Could war be treated as the functional equivalent of revolution, in the sense that revolutions from outside and above were conducted by the Cromwellian and Napoleonic armies a thousand years later? One of Wickham’s critics has certainly accused him of ignoring the impact of war—indeed, of being in thrall to an “Austro-German model of explaining great transitions in human history,” a model with “little or no theorization of war or violence.”78 The “Austro-German model” evidently includes Marxism, and Wickham himself has made a similar point about it in the past; but it is untrue.79 More to the point, in this case it is also irrelevant: war can be important as an agent of social change, but it is scarcely autonomous.
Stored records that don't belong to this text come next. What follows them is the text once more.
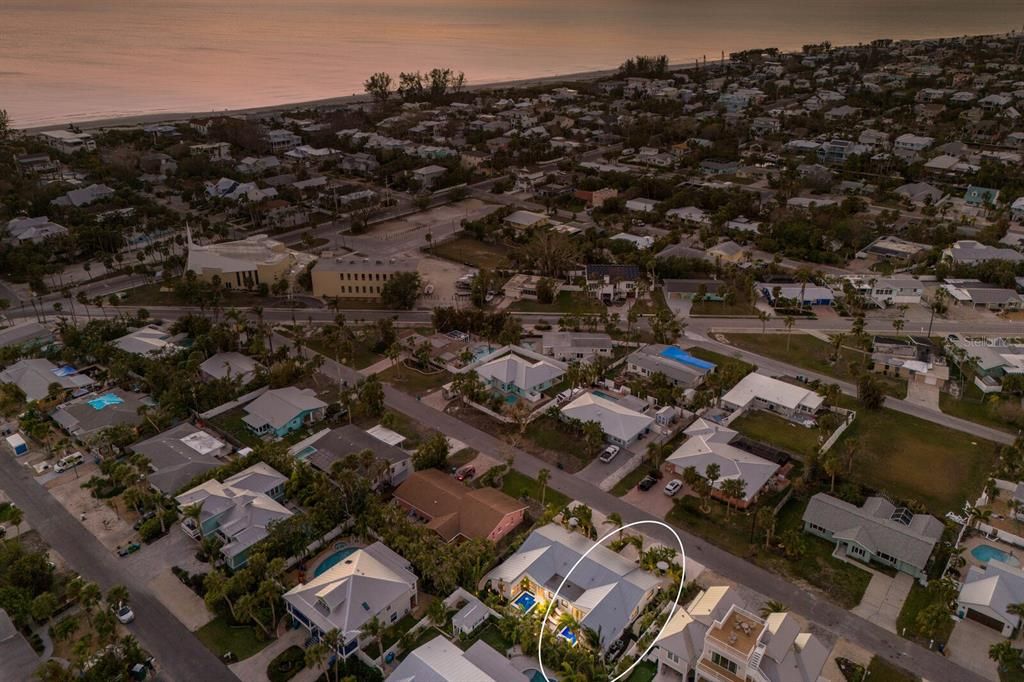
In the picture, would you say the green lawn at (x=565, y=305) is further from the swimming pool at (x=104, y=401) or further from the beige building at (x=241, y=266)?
the swimming pool at (x=104, y=401)

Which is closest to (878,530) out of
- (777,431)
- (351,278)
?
(777,431)

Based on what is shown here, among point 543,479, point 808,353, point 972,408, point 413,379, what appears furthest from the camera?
point 808,353

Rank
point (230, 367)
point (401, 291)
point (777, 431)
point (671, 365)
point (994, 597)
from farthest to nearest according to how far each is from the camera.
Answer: point (401, 291), point (230, 367), point (671, 365), point (777, 431), point (994, 597)

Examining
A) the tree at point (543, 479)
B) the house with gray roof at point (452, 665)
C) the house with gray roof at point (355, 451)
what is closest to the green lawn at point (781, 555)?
the tree at point (543, 479)

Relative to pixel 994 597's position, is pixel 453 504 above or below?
above

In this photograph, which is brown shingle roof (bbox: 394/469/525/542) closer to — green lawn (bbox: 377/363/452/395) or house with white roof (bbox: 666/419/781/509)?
house with white roof (bbox: 666/419/781/509)

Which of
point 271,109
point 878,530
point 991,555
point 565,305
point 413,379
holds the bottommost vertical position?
point 991,555

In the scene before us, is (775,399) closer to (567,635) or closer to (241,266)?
(567,635)
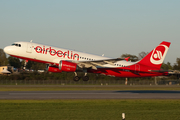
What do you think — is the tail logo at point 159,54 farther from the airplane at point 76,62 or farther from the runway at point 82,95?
the runway at point 82,95

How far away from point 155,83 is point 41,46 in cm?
4845

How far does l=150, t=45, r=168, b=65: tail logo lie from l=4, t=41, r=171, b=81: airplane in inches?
41.2

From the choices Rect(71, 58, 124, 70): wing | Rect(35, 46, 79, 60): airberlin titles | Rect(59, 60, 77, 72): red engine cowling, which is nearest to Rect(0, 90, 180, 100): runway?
Rect(59, 60, 77, 72): red engine cowling

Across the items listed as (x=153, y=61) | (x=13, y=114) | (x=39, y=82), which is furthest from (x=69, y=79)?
(x=13, y=114)

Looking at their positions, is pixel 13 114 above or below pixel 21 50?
below

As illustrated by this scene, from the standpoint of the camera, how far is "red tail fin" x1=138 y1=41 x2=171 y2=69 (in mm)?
47469

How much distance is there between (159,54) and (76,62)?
54.0 feet

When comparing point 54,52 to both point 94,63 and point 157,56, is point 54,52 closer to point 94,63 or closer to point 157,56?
point 94,63

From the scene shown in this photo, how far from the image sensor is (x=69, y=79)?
82.9 m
It is difficult to see how war could be the source of a new form of society, since all the societies involved were based on variations of the same mode of production, and the most ideologically innovative—the Arab invaders of the later seventh century—tended to allow the continuation of existing social structures in the territories they conquered. The most significant social impact of war was in fact an inadvertent consequence of the Vandal invasions of North Africa, of which Wickham writes that “Geiseric’s conquest of Carthage in 439 is arguably the turning point in the ‘fall’ of the western empire”—the significance of the conquest being that it “broke the tax spine” connecting the Roman world economy.80 But elsewhere the impact was muted: as Wickham notes, “only Italy in the sixth century and Anatolia in the seventh saw wars that really devastated economies and societies on the regional level for more than short periods.”81

In short, class struggle clearly occurred in different forms throughout the period, but revolutionary movements for the transformation of society, or plausible surrogates, are absent—except of course in the form of the piecemeal revolution from above, imposed by the lords to either abolish the economic logic of the peasant mode or erode the autonomy of peasants where the feudal mode already existed.

CONCLUSION

Wickham has argued that the interaction between the forces and relations of production, and between them and the superstructure, may vary from one mode of production to another. Be that as it may, what he makes unmistakably clear in this work, among many other things of value to historical materialists, is that the nature of the transitions from one mode to another are certainly distinct, and that we proceed by analogy with later ones at our peril. Whatever questions Framing the Early Middle Ages still leaves unanswered—and many of those we are only able to ask because of Wickham’s achievement—we should be grateful that we now have an account of the transition to feudalism that rivals those on the transition to capitalism, which have for so long been the staples of Marxist historiography.